### [TEXTE FOURNI]
Dans l’une de ses chroniques récentes, mon excellent collègue Pascal Holenweg appelait la gauche à sauver l’Entente genevoise, au nom de la démocratie et de l’indispensable débat politique. Je l’en remercie et accepte volontiers son offre. L’Entente est en effet souffrante et aucune aide n’est à négliger, même quand elle vient de l’adversaire. Une petite question toutefois : une Entente boiteuse peut-elle être secourue par une Alternative paralytique ?
Je m’explique.
Après douze ans d’engagement politique plutôt intense à tous les niveaux, je constate avec inquiétude le déclin des partis - de tous les partis traditionnels, qu’ils soient de droite ou de gauche - tant sur le plan des idées, des programmes que de leurs structures internes. La Guerre froide avait au moins ceci de bon qu’elle obligeait les partis à développer des idées, des programmes, des idéologies, au sens noble et moins noble de ce mot, ainsi que de fortes capacités de mobilisation, confrontés qu’ils étaient au contre-modèle communiste. A cette époque, le libéralisme par exemple possédait encore une authentique armature intellectuelle et n’était pas qu’une posture pratique pour couvrir un laisser-faire débridé. Vingt ans après la disparition de l’Union soviétique et la conversion de la Chine au capitalisme d’Etat, le débat idéologique a pratiquement disparu. Le terme même d’idéologie est devenu pire que suspect : il fait carrément ringard. A partir de là, le débat d’idées, qui est censé le remplacer, est vite tombé dans la médiocrité et les querelles insignifiantes de territoires et de chapelles. Et sans idées, les programmes ont rapidement tourné au catalogue de mesures pragmatiques fluctuant selon les aléas du moment et les caprices de l’opinion.

### [DONNÉES ENREGISTRÉES]
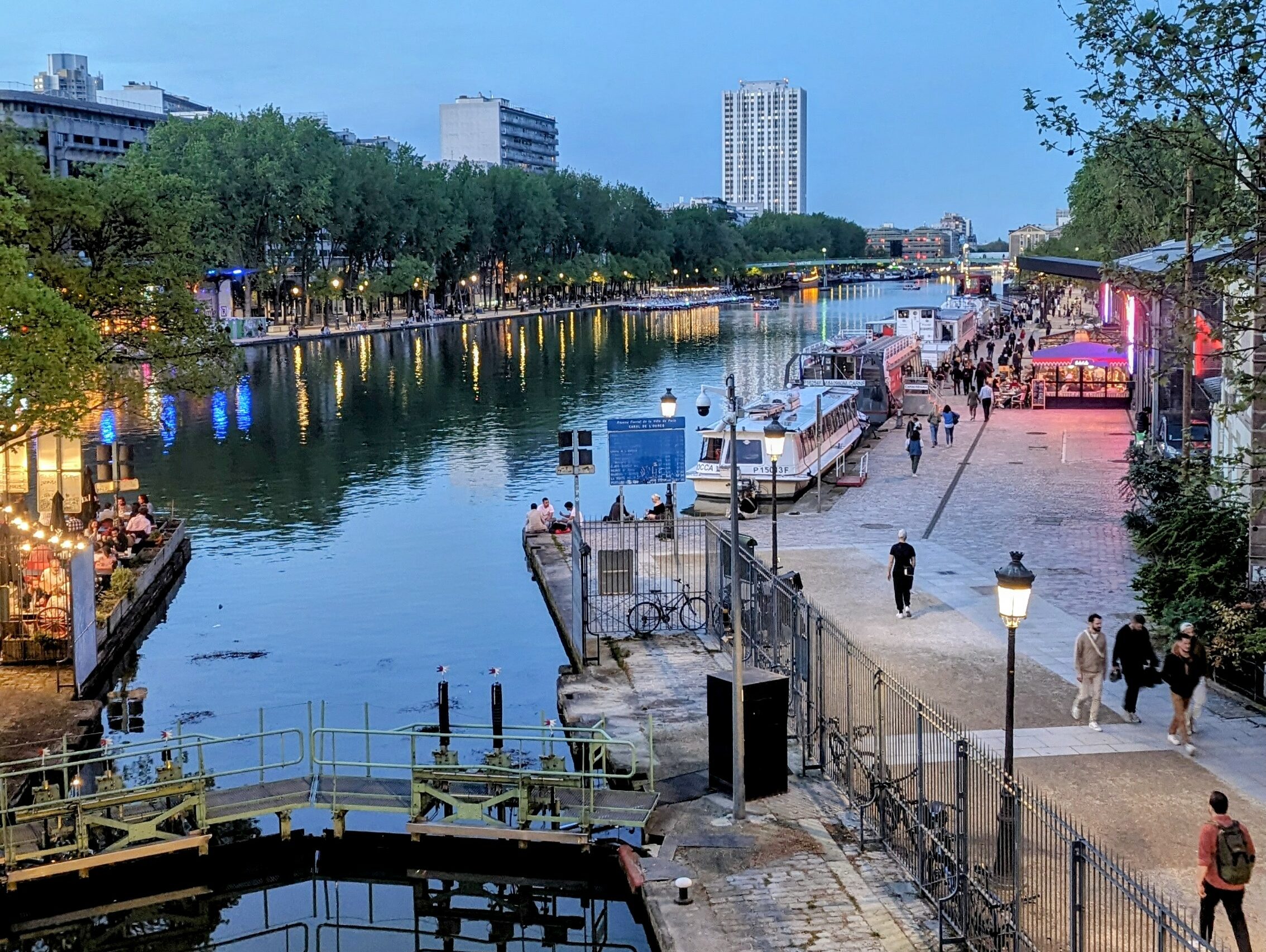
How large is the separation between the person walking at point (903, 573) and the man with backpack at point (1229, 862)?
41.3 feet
...
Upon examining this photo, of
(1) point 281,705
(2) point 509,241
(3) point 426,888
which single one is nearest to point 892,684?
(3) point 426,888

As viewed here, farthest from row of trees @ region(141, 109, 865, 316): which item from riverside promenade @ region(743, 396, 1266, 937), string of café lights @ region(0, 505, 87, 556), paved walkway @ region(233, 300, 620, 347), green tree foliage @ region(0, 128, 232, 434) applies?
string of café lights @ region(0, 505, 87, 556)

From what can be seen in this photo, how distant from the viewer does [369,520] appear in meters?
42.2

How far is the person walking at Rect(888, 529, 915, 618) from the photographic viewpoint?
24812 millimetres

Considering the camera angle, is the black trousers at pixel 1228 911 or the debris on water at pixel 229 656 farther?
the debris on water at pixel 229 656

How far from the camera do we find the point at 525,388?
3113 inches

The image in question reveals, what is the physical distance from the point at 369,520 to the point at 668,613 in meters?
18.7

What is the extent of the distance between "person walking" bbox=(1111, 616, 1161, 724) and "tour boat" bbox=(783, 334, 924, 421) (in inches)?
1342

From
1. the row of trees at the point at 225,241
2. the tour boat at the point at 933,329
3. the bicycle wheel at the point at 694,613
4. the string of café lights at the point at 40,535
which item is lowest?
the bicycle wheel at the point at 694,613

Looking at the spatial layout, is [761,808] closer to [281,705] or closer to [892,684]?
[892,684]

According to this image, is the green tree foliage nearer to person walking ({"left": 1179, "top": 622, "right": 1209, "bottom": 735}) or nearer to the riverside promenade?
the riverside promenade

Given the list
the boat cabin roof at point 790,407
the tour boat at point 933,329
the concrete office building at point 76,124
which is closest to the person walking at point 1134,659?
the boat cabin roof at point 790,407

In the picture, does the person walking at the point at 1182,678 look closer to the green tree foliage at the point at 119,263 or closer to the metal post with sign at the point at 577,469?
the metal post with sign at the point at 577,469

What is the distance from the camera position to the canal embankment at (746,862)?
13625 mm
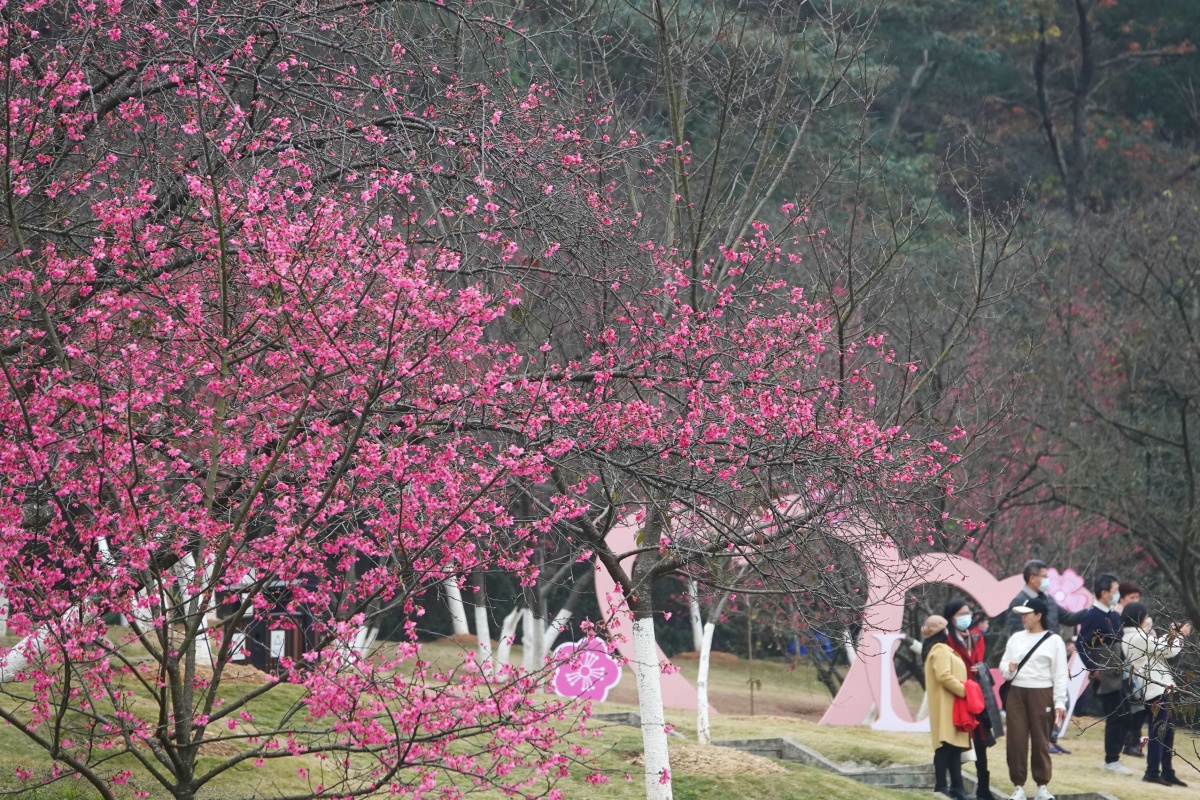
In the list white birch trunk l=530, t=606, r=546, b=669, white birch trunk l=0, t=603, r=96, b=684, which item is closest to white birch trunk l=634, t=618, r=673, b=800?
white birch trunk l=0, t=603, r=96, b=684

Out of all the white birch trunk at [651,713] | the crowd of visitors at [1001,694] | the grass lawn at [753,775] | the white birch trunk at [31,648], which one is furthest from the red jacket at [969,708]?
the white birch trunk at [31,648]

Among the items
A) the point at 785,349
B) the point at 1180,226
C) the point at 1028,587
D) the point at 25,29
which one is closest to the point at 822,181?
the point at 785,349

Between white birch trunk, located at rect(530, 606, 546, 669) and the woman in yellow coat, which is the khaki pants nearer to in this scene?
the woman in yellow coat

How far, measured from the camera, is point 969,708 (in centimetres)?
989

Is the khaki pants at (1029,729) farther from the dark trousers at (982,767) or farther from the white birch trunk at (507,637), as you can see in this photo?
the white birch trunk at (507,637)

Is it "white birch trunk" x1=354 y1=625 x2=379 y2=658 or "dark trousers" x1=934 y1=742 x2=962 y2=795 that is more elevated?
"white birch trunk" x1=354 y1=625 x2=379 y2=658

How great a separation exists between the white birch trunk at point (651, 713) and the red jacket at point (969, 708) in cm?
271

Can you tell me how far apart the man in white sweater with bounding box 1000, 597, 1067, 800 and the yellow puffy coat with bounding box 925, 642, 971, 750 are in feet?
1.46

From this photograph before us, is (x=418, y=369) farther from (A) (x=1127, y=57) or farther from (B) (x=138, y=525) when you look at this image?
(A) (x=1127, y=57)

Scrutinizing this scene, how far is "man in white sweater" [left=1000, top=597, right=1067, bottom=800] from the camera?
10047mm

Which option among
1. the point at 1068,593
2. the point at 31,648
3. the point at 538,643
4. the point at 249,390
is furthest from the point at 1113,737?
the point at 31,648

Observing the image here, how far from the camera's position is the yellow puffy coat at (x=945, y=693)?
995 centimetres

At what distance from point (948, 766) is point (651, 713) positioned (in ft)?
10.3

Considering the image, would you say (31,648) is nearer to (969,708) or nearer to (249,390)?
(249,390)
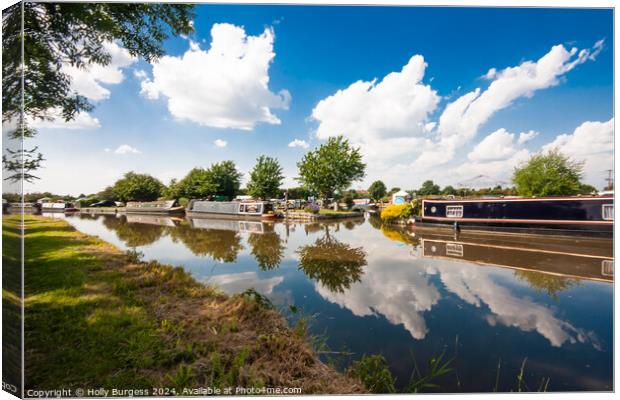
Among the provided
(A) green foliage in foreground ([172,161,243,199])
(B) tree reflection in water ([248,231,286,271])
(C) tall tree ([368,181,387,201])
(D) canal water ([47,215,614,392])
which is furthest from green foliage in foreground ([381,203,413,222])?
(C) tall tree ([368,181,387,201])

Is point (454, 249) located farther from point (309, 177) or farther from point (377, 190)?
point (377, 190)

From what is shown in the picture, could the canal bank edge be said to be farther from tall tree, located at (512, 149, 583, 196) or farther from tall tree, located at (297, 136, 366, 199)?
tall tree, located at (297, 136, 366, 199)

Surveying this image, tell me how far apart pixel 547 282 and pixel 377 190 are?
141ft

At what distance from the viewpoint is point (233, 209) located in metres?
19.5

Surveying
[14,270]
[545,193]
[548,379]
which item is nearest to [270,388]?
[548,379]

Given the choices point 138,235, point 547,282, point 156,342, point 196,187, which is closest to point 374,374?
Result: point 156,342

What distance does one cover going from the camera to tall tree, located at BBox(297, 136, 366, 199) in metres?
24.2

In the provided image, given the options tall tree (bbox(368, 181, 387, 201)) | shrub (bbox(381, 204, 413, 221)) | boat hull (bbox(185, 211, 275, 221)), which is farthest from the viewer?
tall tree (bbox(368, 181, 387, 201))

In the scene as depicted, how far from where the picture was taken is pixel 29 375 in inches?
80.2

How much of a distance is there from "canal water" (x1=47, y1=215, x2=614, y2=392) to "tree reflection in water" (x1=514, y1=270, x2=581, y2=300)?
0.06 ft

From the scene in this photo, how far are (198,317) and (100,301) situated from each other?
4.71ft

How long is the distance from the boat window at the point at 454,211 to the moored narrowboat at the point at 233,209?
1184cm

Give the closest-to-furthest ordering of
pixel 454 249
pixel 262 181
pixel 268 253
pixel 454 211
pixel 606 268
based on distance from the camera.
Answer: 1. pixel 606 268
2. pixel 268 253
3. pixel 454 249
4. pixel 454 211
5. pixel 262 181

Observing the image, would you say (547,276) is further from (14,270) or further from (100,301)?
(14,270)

### [EXERCICE ÉCRIT 1]
Dans le texte sur le déclin des partis, qui appelait la gauche à sauver l’Entente genevoise ?
### [EXERCICE ÉCRIT 2]
Selon le texte sur le déclin des partis, qu’est-ce que la Guerre froide obligeait les partis à développer ? Citez tous les éléments mentionnés.
### [EXERCICE ÉCRIT 3]
Donnez la suite du texte sur le déclin des partis, s’il vous plaît.

### [RÉSULTAT 1]
Pascal Holenweg.

### [RÉSULTAT 2]
Des idées, des programmes, des idéologies et de fortes capacités de mobilisation.

### [RÉSULTAT 3]
Exit donc l’idéologie et les idées.

Restent les partis, seules structures pérennes de la vie politique, et qui ont au moins l’avantage de s’appuyer sur une histoire, des combats, des réseaux d’amitiés et de soutiens, une composition sociale donnée. Mais les partis, qui devraient pourtant constituer l’ossature de la vie politique et les piliers de la démocratie, sont aussi exsangues. A gauche comme à droite. Une assemblée de parti, c’est 60 ou 80 personnes la plupart du temps, 200 personnes très exceptionnellement, quelle que soit la couleur, rose, bleue, orange ou verte. Et sans débat d’idées, ils sont de plus en plus réduits à défendre des intérêts particuliers ou de caste. Les uns défendent les banques, les promoteurs immobiliers ou les petits commerçants, les autres les grenouilles et les fonctionnaires de l’instruction publique. On protège les acquis, on essaie de pousser des petits avantages ici ou là, d’avancer un pion pour une place à prendre. Mais cherchez la vision globale et l’intérêt général, vous ne les trouverez guère.
Et pourtant, le pire, c’est que les gens sont souvent sincères, ils se donnent beaucoup de peine, ils dépensent du temps et de l’énergie, ils s’engagent, à droite comme à gauche, et ne sont pas plus égoïstes aujourd’hui qu’hier. Mais les individus sont impuissants à enrayer cette perte lente et inexorable de substance.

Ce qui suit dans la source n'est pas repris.